■ Required actions ■
1. From the Christopher Tanzey biography below, return the passage starting at "Tanzey was the" and ending at "the year award.".
2. Answer these from the Christopher Tanzey biography below:
(a) In what year was Tanzey born?
(b) In which country was the 1985 FIFUSA Futsal World Cup held?
(c) Which team did Tanzey coach during the 2003–04 NSW Premier League season?

Christopher Bernard Tanzey (born 6 March 1957) is an English-Australian former footballer and manager.

Career
In his playing career, Tanzey was a professional with Liverpool, playing for the club's reserve side. He then played in Australia for Downer Olympic in the ACT League, and later Griffith City FC and Tuggeranong United. He also played futsal for the Canberra Strikers in Australia's National Indoor Soccer League. He represented Australia at the 1985 FIFUSA Futsal World Cup in Spain. He later coached various teams, including Canberra City Griffins youth, Downer Olympic, Canberra Croatia Reserves and Canberra City, and led football at the ACT Academy of Sport and Australian Institute of Sport.

Tanzey was the head coach of the Australia women's soccer team at the 2000 Summer Olympics. He was also the coach of the Belconnen Blue Devils during the 2003–04 NSW Premier League season, earning the coach of the year award.

■ Records provided ■

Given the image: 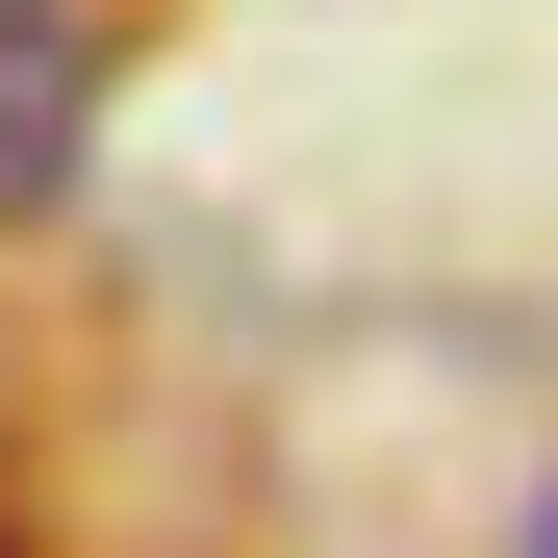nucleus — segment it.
Returning <instances> with one entry per match:
<instances>
[{"label": "nucleus", "mask_w": 558, "mask_h": 558, "mask_svg": "<svg viewBox=\"0 0 558 558\" xmlns=\"http://www.w3.org/2000/svg\"><path fill=\"white\" fill-rule=\"evenodd\" d=\"M76 128H102V26L0 0V204H76Z\"/></svg>", "instance_id": "1"}, {"label": "nucleus", "mask_w": 558, "mask_h": 558, "mask_svg": "<svg viewBox=\"0 0 558 558\" xmlns=\"http://www.w3.org/2000/svg\"><path fill=\"white\" fill-rule=\"evenodd\" d=\"M0 558H26V457H0Z\"/></svg>", "instance_id": "2"}]
</instances>
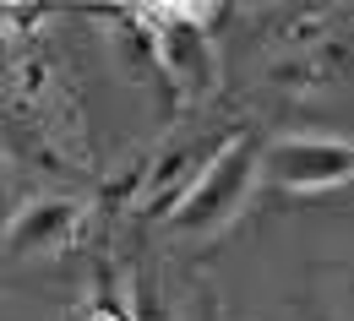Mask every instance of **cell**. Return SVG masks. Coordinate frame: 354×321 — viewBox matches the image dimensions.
Wrapping results in <instances>:
<instances>
[{"label": "cell", "mask_w": 354, "mask_h": 321, "mask_svg": "<svg viewBox=\"0 0 354 321\" xmlns=\"http://www.w3.org/2000/svg\"><path fill=\"white\" fill-rule=\"evenodd\" d=\"M229 131H234V126H229ZM229 131H218V137H207V142L196 137V142H185V147H175V153L147 175V191H142V202H136V207H142L147 218H169V213L180 207V196L191 191V180L202 175V164H207L223 142H229Z\"/></svg>", "instance_id": "cell-5"}, {"label": "cell", "mask_w": 354, "mask_h": 321, "mask_svg": "<svg viewBox=\"0 0 354 321\" xmlns=\"http://www.w3.org/2000/svg\"><path fill=\"white\" fill-rule=\"evenodd\" d=\"M82 229V202L77 196H33L11 213V224L0 234V251L11 262H33L55 256L60 245H71V234Z\"/></svg>", "instance_id": "cell-4"}, {"label": "cell", "mask_w": 354, "mask_h": 321, "mask_svg": "<svg viewBox=\"0 0 354 321\" xmlns=\"http://www.w3.org/2000/svg\"><path fill=\"white\" fill-rule=\"evenodd\" d=\"M257 153H262L257 137L229 131V142L202 164V175H196L191 191L180 196V207L169 213V224H175L180 234H218V229H229V224L245 213L251 191H257Z\"/></svg>", "instance_id": "cell-2"}, {"label": "cell", "mask_w": 354, "mask_h": 321, "mask_svg": "<svg viewBox=\"0 0 354 321\" xmlns=\"http://www.w3.org/2000/svg\"><path fill=\"white\" fill-rule=\"evenodd\" d=\"M60 321H77V316H60Z\"/></svg>", "instance_id": "cell-7"}, {"label": "cell", "mask_w": 354, "mask_h": 321, "mask_svg": "<svg viewBox=\"0 0 354 321\" xmlns=\"http://www.w3.org/2000/svg\"><path fill=\"white\" fill-rule=\"evenodd\" d=\"M6 55H11V39H6V28H0V60H6Z\"/></svg>", "instance_id": "cell-6"}, {"label": "cell", "mask_w": 354, "mask_h": 321, "mask_svg": "<svg viewBox=\"0 0 354 321\" xmlns=\"http://www.w3.org/2000/svg\"><path fill=\"white\" fill-rule=\"evenodd\" d=\"M349 175H354V147L344 137L289 131L257 153V180L278 185V191H333V185H349Z\"/></svg>", "instance_id": "cell-3"}, {"label": "cell", "mask_w": 354, "mask_h": 321, "mask_svg": "<svg viewBox=\"0 0 354 321\" xmlns=\"http://www.w3.org/2000/svg\"><path fill=\"white\" fill-rule=\"evenodd\" d=\"M136 28L147 33V49H153V66L175 82V93L191 104L213 88L218 77V55H213V33L207 22L218 17L213 6H131Z\"/></svg>", "instance_id": "cell-1"}]
</instances>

■ Final answers ■
1.
Tanzey was the head coach of the Australia women's soccer team at the 2000 Summer Olympics. He was also the coach of the Belconnen Blue Devils during the 2003–04 NSW Premier League season, earning the coach of the year award.

2.
(a) 1957
(b) Spain
(c) The Belconnen Blue Devils